I sit pretty close to my monitor in my bedroom and don't think that large would be desirable for me. I'm using a Samsung Q90T 65" in the living room and two vg27aq in my bedroom. Both models were pretty badass a couple years ago and probably don't need upgrades.

No game needs the latest video card. I'm not playing anything that pushes the limits. It's fun to build monster computers, but it's true that it's not a good value at all. Counterpoint is I waste money on way stupider shit than this. But I agree the smartest financial decision would probably be to get a $1-1.2k pc with 3060ti or equivalent radeon card for the living room. That's probably about the sweet spot.
Actually, for your desktop monitor I highly suggest looking into an ultrawide- something like a predator x38. Ignore the specs list. Even downgrading resolution it’s a much better experience over a 27in display and you would notice the difference a lot more that a graphics card upgrade

I’ve been on ultrawide for 5 years now and would never go back. Easily the best upgrade I’ve ever made to my setup
 
So with demand on GPUs etc going down allegedly would there be any hope of some good deals for gaming laptops in the near future? Or not really since gaming laptops would be largely unaffected by the crypto crash?
 
Thinking about buying a new pc. My old gaming PC circa ~2011ish (gtx 590) has been serving as a living room PC, but it has gotten so slow. It locks up, crashes, and seems like it's on its last leg. I've already limited startup processes, cleaned up disk, scanned for malware crap, cleaned dust out, etc, but it doesn't run like it used to.

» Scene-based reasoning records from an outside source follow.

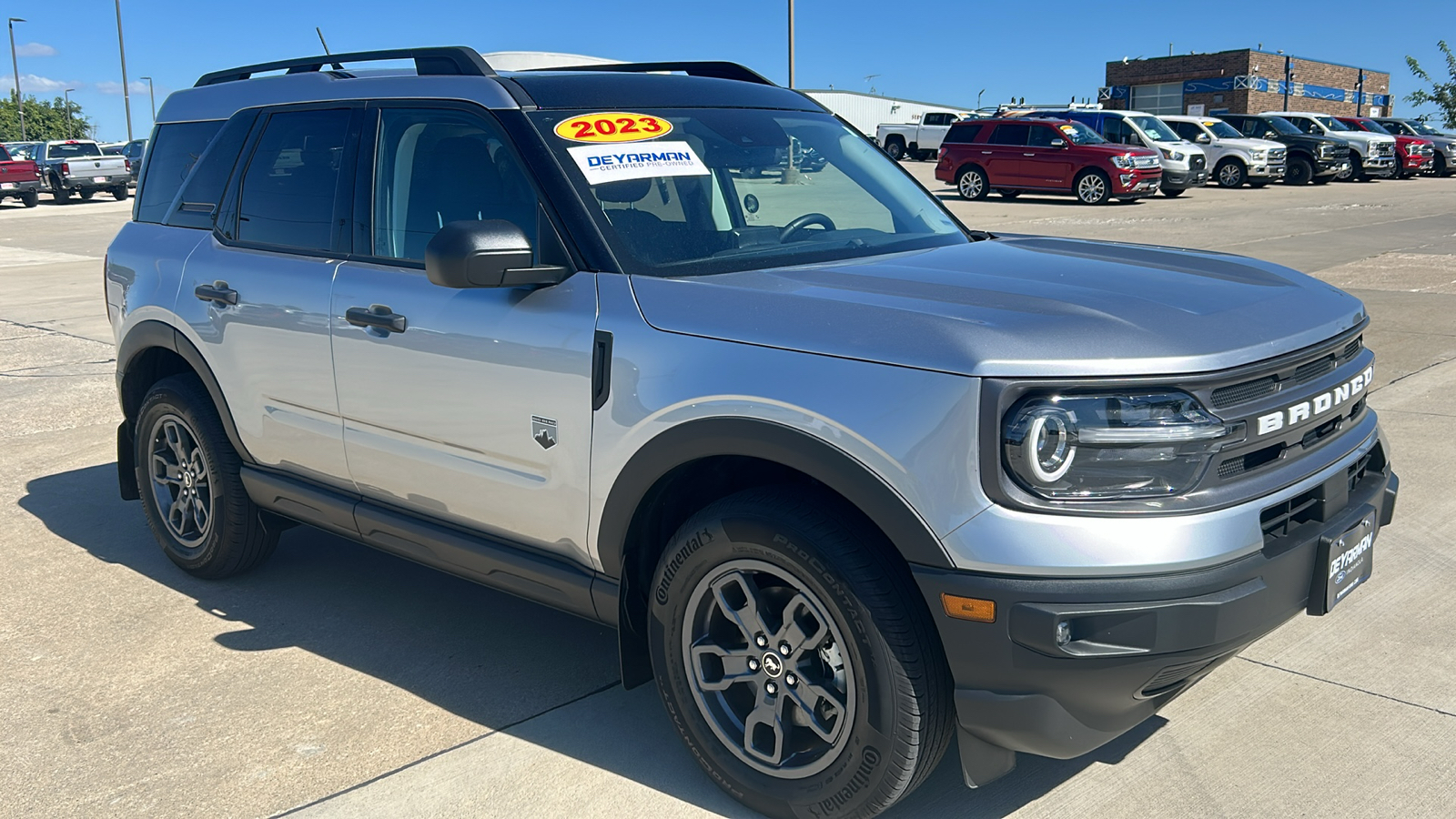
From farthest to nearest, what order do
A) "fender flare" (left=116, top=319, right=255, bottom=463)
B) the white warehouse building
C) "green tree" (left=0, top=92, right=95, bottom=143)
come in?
"green tree" (left=0, top=92, right=95, bottom=143), the white warehouse building, "fender flare" (left=116, top=319, right=255, bottom=463)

I'm trying to decide if I should buy a new mid-level PC to use mostly for media and some net surfing on the couch or if I should move my 2-year-old gaming PC to my living room and build a new monster gaming PC for my bedroom.

Anyone have any thoughts?
In favor of the monster PC is the value argument. While as isolated components more middling CPUs and GPUs win the value assessment, whether you define this abstractly as benchmark processing power divided by cost, or more practically as average FPS across a suite of games divided by cost, that is only valid for someone buying solely this one part to upgrade. Once you factor in the cost of a whole build that shifts to favor the more expensive CPUs and GPUs. Not the most expensive ones, but the best ones before the pricing gets stupid, and skyrockets. For the CPU, I'm talking about the 5800X or 12600K/12700F; for the GPU, I'm talking about AMD 6800 XT or the NVIDIA 3080 12GB.

That's if you build yourself. Things are a bit different if you consider weird prebuilds for a cheaper HTPC that don't conform to the universal form factor, and aren't as amenable to upgrades. For example, this HP on Amazon is the top seller right now of this ilk. And with this one, it would be ideal to find out exactly what RAM stick is in there once you get it, and buy a matching one to get those dual channel speeds:
($650) HP Pavilion (10400F, GTX 1650, 8GB RAM, 256GB SSD)
Or you could try to catch one of the sales that usually flies around on a universal form factor, but with the drawback they usually have terrible, weird cases with poor airflow. Example today for Costco members on Slickdeals:
($550) ASUS ROG Desktop (R5-3600X, GTX 1660 Ti, 8GB RAM, 256GB SSD)

Because if you build yourself you're going to be up around this range for all of the non-GPU components, $650, at a minimum, before you decide on a GPU. More likely in the $750-$1000 range. That's why the difference of three or four hundred dollars on the GPU becomes less meaningful, and the value for the more expensive ones superior. That pressures you to favor spending more, and this of course begs you to ask yourself, "Wait, why in the hell am I spending $1500+ on a half measure? Why don't I just go whole hog? I already have a build this good, anyway. I'll just move it out into the living room."